Does Model 2 with all predictors further improve results? Model 2 incorporates dose, age, sex, weight, and height, resulting in modest further improvement over Model 1. RMSE decreases to 627, and R-squared increases to 0.62, indicating that demographic factors explain some additional variability in Y, though dose remains dominant.
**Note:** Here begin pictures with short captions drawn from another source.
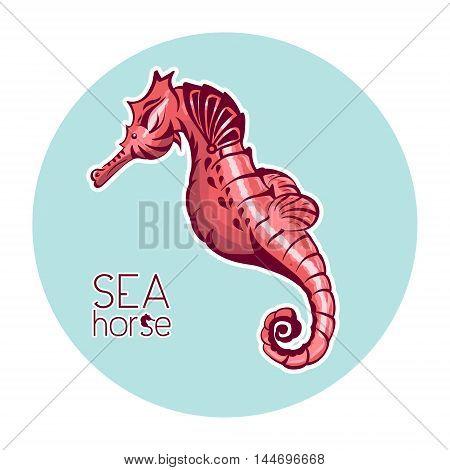 Hand drawn seahorse. Marine life, design element for summer vacation vector illustration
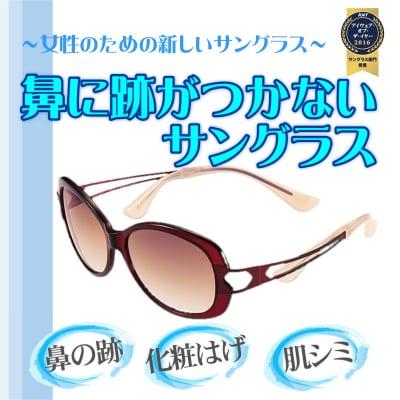 【鼻の跡がつかないサングラス】ちょこサン (FG24501 WI Mサイズ)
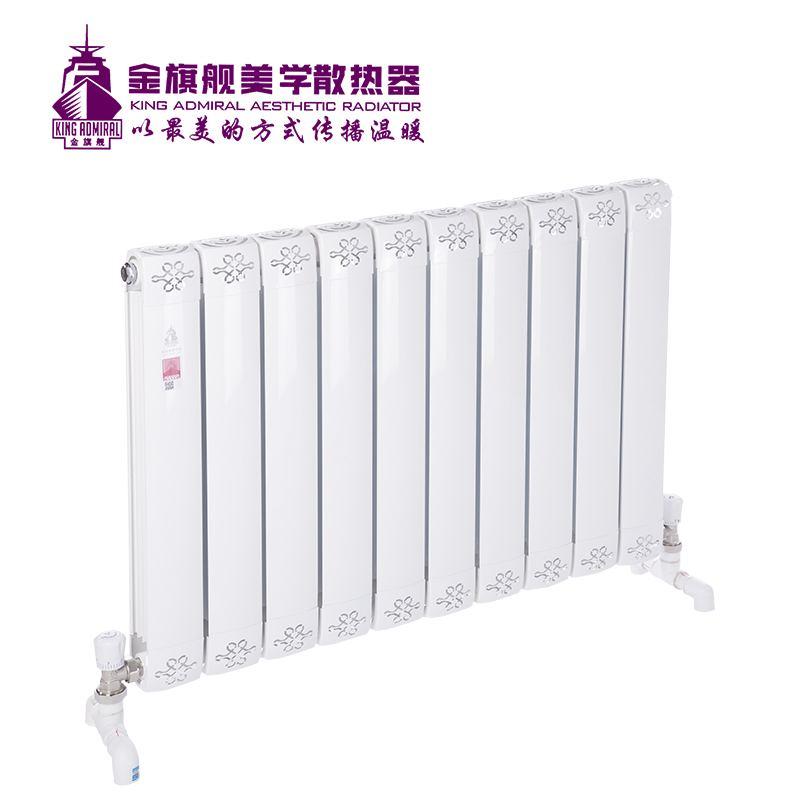 家用散热器十大品牌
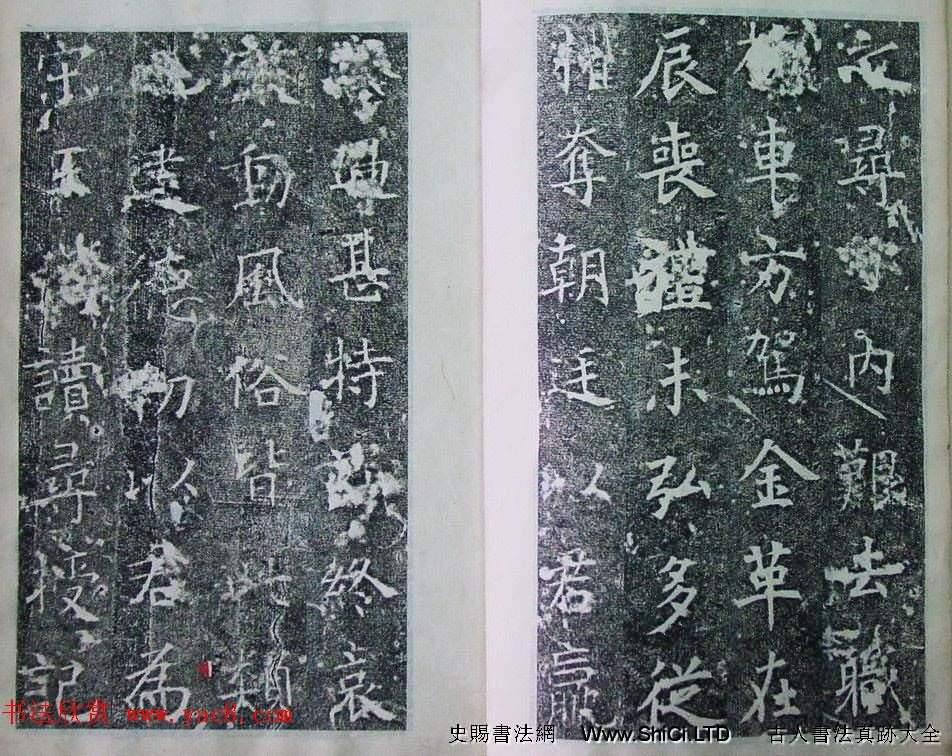 隋代楷書碑刻《裴鏡民墓誌銘並序》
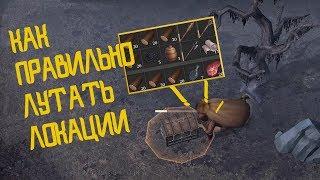 Download КАК ПРАВИЛЬНО ЛУТАТЬ ЛОКАЦИИ! ВЫНОШУ МАКСИМУМ ЛУТА! - Grim Soul Dark Fantasy Survival Mp3 and Videos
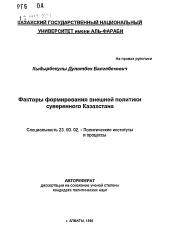 Факторы формирования внешней политики суверенного Казахстана  Полный текст автореферата диссертации по теме Факторы формирования внешней политики суверенного Казахстана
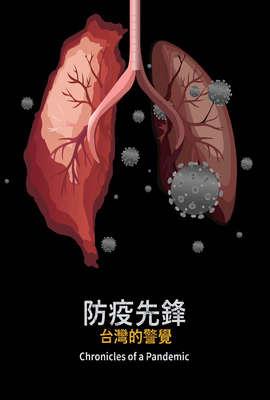 防疫先鋒:台灣的警覺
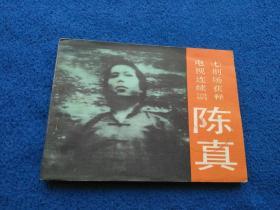 刑场获释~连环画 陈真(7)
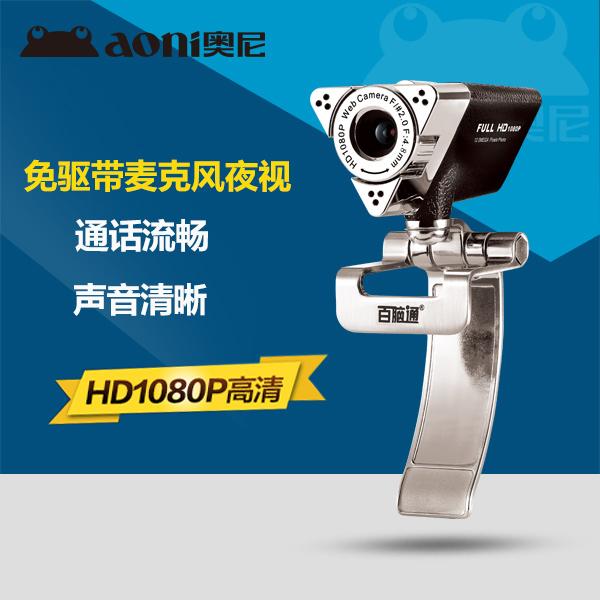 臺式電腦筆記本電視視頻會議拍照用帶麥 1080P 奧尼劍影高清攝像頭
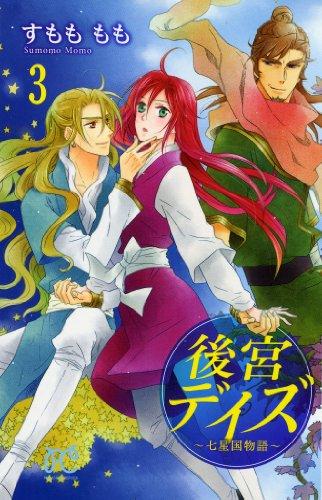 後宮デイズ~七星国物語~ 3 (プリンセスコミックス)の詳細を見る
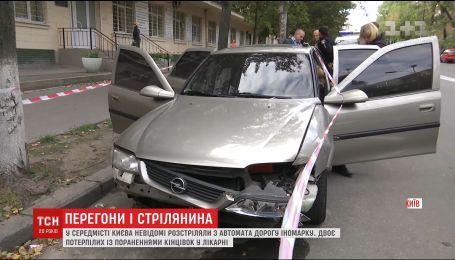 У столиці невідомі на авто з польськими номерами розстріляли пасажирів дорогої іномарки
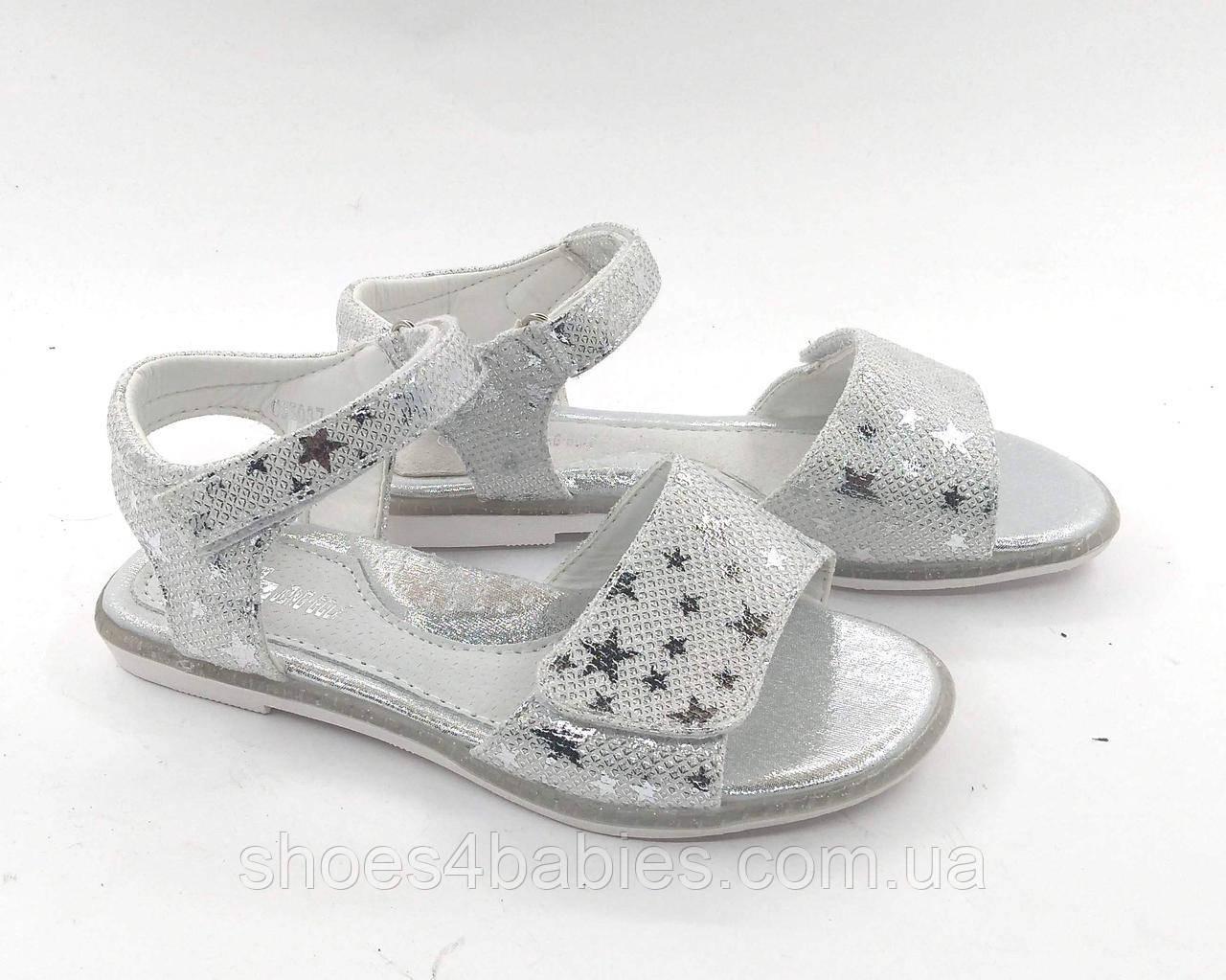 Босоножки для девочек серебрянные звезды р. 31 - 36 модель 95037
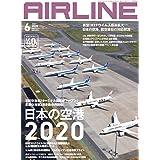 AIRLINE (エアライン) 2020年6月号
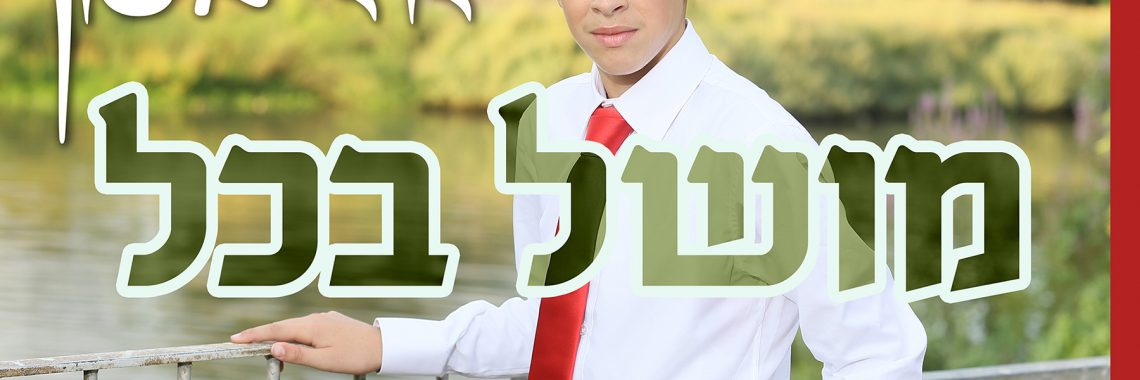 Dudi Biton - Moshel Ba'kol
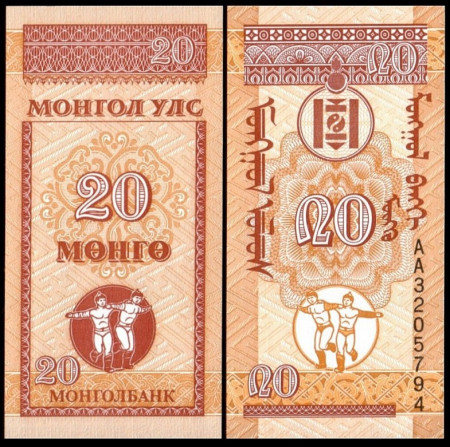 Mongolia 1993 - 20 mungi, necirculata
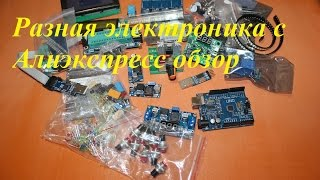 Разная электроника с Aliexpress обзор /electronics modules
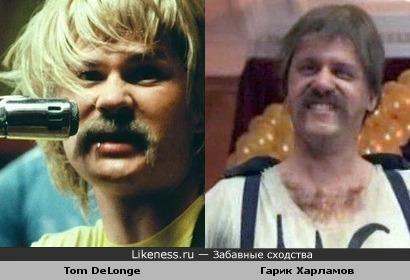 Tom DeLonge похож на Гарика Харламова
The results make sense given that the EDA showed weak correlations between Y and demographics. The model generalizes well to the test data, as predictions for unseen individuals overlap with training data and cluster around the 45 degree line, suggesting minimal overfitting. Model 2 is more precise than Model 1 and can be considered usable for research-level predictions, though residual variability remains, limiting its precision for patient-level dosing.